In deze zaak heeft de voorzieningenrechter van de Rechtbank Midden-Nederland op 23 april 2021 uitspraak gedaan in een verzoek om voorlopige voorziening met betrekking tot een omgevingsvergunning. De vergunninghouder had een aanvraag ingediend voor het verbouwen en vergroten van zijn woning, waarvoor het college van burgemeester en wethouders van de gemeente Montfoort op 26 oktober 2020 een omgevingsvergunning had verleend. Verzoekers, bewoners van een nabijgelegen woning, maakten bezwaar tegen deze vergunning en vroegen de voorzieningenrechter om een voorlopige voorziening.
De voorzieningenrechter heeft de zaak behandeld op 9 april 2021, waarbij verzoekers niet verschenen, maar de gemachtigden van het college en de vergunninghouder wel. De voorzieningenrechter heeft overwogen dat er sprake is van spoedeisend belang, omdat de bouwwerkzaamheden al waren gestart. De rechter heeft vervolgens de rechtmatigheid van de omgevingsvergunning beoordeeld en geconcludeerd dat deze na heroverweging in bezwaar in stand kan blijven.

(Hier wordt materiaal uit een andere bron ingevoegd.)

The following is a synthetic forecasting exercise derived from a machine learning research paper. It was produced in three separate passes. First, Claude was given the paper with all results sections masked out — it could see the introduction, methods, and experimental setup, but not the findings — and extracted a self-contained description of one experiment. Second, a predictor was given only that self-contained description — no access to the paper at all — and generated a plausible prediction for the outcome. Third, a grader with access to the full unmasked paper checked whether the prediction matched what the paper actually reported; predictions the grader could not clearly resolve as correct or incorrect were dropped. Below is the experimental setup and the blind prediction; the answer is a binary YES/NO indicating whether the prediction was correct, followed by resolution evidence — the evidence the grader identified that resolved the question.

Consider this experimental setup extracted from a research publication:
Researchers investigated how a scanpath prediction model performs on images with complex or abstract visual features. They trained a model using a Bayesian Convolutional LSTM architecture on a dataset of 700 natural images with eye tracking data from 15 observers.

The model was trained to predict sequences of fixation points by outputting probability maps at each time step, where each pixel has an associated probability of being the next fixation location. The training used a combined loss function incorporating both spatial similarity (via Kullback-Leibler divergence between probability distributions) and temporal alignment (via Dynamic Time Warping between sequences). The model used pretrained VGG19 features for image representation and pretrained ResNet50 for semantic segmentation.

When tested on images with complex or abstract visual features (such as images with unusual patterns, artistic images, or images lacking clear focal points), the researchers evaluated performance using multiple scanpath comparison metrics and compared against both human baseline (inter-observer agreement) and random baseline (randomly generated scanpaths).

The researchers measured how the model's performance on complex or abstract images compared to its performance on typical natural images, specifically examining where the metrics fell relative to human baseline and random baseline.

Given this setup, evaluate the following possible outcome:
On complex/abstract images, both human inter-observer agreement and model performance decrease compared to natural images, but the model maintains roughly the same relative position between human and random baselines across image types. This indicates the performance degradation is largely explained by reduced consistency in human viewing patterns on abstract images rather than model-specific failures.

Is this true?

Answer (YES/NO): NO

De voorzieningenrechter heeft vastgesteld dat het college de omgevingsvergunning terecht heeft verleend, omdat de aanvraag voldeed aan de geldende bestemmingsplannen en bouwverordeningen. De verzoekers voerden aan dat hun privacy in het geding kwam door de bouwplannen, maar de voorzieningenrechter oordeelde dat het college geen rekening kon houden met deze belangen bij een gebonden beschikking. Uiteindelijk heeft de voorzieningenrechter het verzoek om voorlopige voorziening afgewezen, omdat het belang van de vergunninghouder bij het voortzetten van de bouwwerkzaamheden zwaarder weegt dan het belang van de verzoekers.